Étude · parrainages × vote 2022
Parrainer n'est pas voter : le grand malentendu des 500 signatures
On confond souvent une signature avec un soutien. Les données de 2022 disent l'inverse : dans la grande majorité des communes, le maire a parrainé un candidat que ses administrés n'ont pas placé en tête.
88.4 %
des maires ayant parrainé en 2022 ont soutenu un autre candidat que celui arrivé en tête dans leur commune
Sur 8 498 communes où le maire a parrainé et où l'on connaît le résultat du 1ᵉʳ tour. À peine 11.6 % ont parrainé le vainqueur local.
La signature, un geste de pluralisme
Le parrainage n'a jamais été une déclaration d'amour. C'est un filtre démocratique : permettre à un candidat d'accéder au scrutin. Beaucoup de maires signent « par principe républicain » pour un candidat qu'ils ne voteront pas, afin qu'il puisse concourir. D'où cet écart massif entre qui l'on parraine et qui l'on élit.

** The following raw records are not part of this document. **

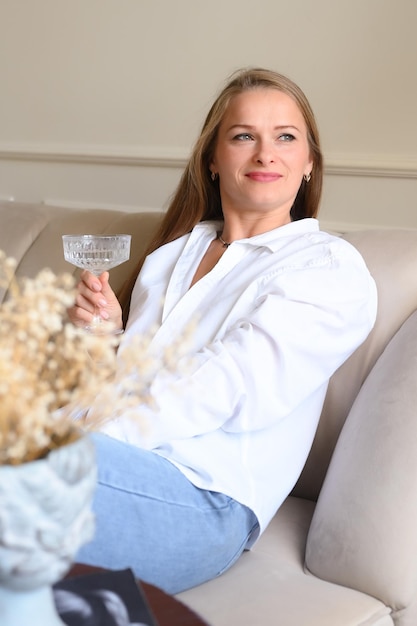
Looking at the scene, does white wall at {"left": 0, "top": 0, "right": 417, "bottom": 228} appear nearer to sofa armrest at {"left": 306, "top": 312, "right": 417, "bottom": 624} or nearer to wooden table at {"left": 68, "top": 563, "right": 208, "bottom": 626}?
sofa armrest at {"left": 306, "top": 312, "right": 417, "bottom": 624}

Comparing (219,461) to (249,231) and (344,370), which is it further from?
(249,231)

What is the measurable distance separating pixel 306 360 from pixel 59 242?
1.02m

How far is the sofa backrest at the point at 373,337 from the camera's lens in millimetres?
1740

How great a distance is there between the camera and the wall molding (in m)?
2.67

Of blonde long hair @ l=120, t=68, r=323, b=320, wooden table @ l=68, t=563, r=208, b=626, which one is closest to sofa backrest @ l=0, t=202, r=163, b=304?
blonde long hair @ l=120, t=68, r=323, b=320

Le grand écart, candidat par candidat
Pour chaque candidat, la part de ses communes parraines qui l'ont effectivement placé en tête au 1ᵉʳ tour. Plus la barre est courte, plus la signature doit à l'appareil partisan et non à l'ancrage local.
Lecture : 0 % des communes qui ont parrainé PÉCRESSE l'ont aussi mis en tête au 1ᵉʳ tour. Largeur = nombre de parrainages reçus (1 285 pour PÉCRESSE).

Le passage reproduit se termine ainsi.